** Task input follows **
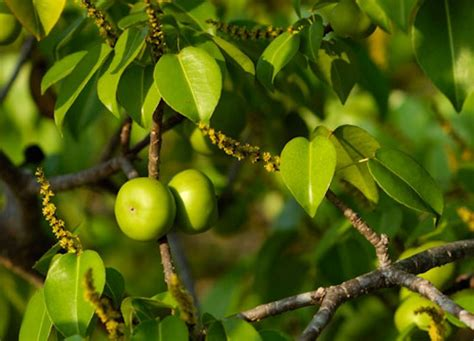 fruits of a poisonous tree the manchineel tree is the most poisonous tree in the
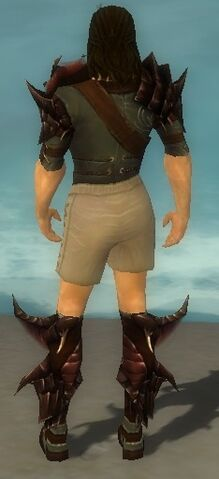File:Ranger Primeval Armor M gray chest feet back.jpg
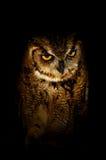 owl arkivbild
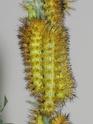 Automeris iris (Walker, 1865) 5_auto12
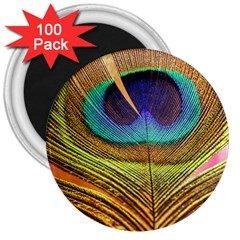 Peacock Feather Bird Colorful 3  Magnets (100 Pack)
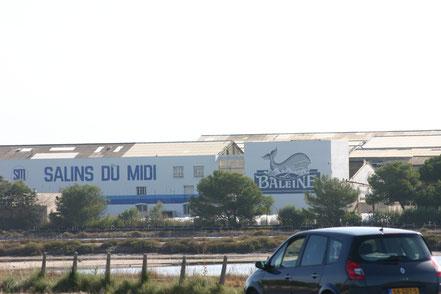 Schon kommen wieder die Salinen von Aigues-Mortes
** End of Task input **
• _Exercise description_:
Restate word for word only the lines that run from the line holding "File:Ranger Primeval Armor" to the end of the data, both ends kept, leaving every picture out.

• _Answer for this exercise_:
File:Ranger Primeval Armor M gray chest feet back.jpg
 owl arkivbild
 Automeris iris (Walker, 1865) 5_auto12
 Peacock Feather Bird Colorful 3  Magnets (100 Pack)
 Schon kommen wieder die Salinen von Aigues-Mortes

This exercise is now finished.